Davilon Autoradio Handleiding Instant

Felix’s hand hovered over the wire. He laughed nervously. “Nice prank. Did Bjorn put you up to this?”

And the shadow behind his car—the shadow of nothing—was moving. Davilon Autoradio Handleiding

He turned the tuner. The static warped into a rhythmic pulse, like a heartbeat through a shortwave radio. Then, a voice. Not a DJ’s voice. It was thin, reedy, and spoke Dutch with an accent that sounded a hundred years old. Felix’s hand hovered over the wire

Felix didn’t believe in ghosts. He believed in blown fuses, corroded ground wires, and the quiet dignity of a 1997 Volvo 940. The car, a rust-bucket hearse on wheels, was his latest resurrection project. And the final piece of the puzzle was the stereo: a vintage Davilon Autoradio, all brushed aluminum and satisfyingly heavy knobs. Did Bjorn put you up to this

The voice on the radio screamed.

Felix frowned. That made no sense. The blue wire was for a power antenna, not… headlights. But it was 2 AM, his coffee was cold, and curiosity is a terrible mechanic. He stripped the blue wire, wrapped it around the headlamp fuse’s left leg, and pushed it back in.
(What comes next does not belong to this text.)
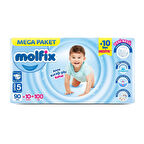 Molfix Molfıx Mega Paket 5 Beden 100 Adet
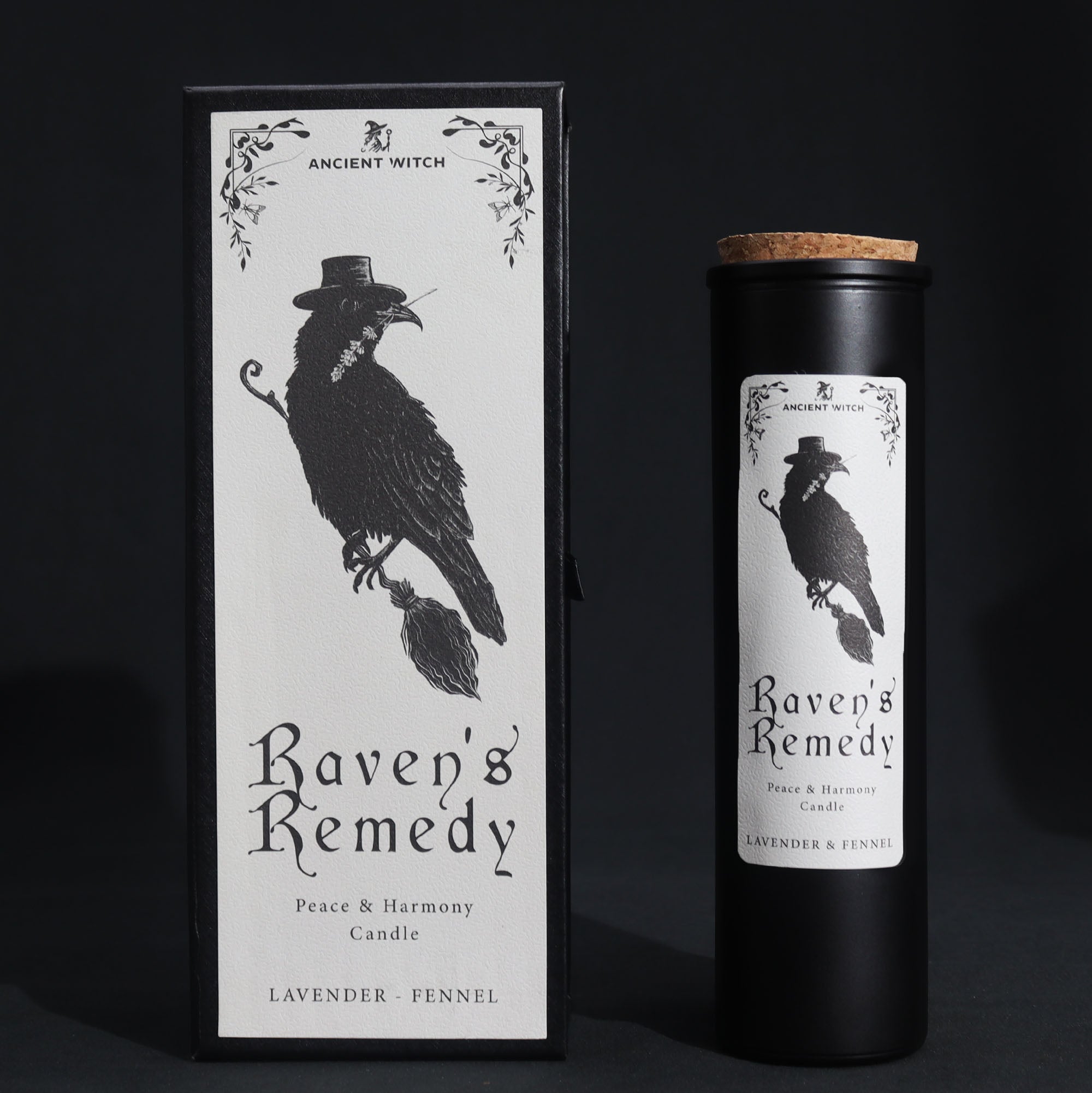 Ancient Witch Reningsljus - Raven´s Remedy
He sat there for a full minute, breathing in the smell of ozone and old vinyl. Slowly, he looked at the coffee-stained manual page. On the bottom, almost invisible, was a final line he’d missed: “Blauwe draad alleen gebruiken bij zonsopgang. Nooit in het donker. Nooit.” Blue wire only used at sunrise. Never in the dark. Never.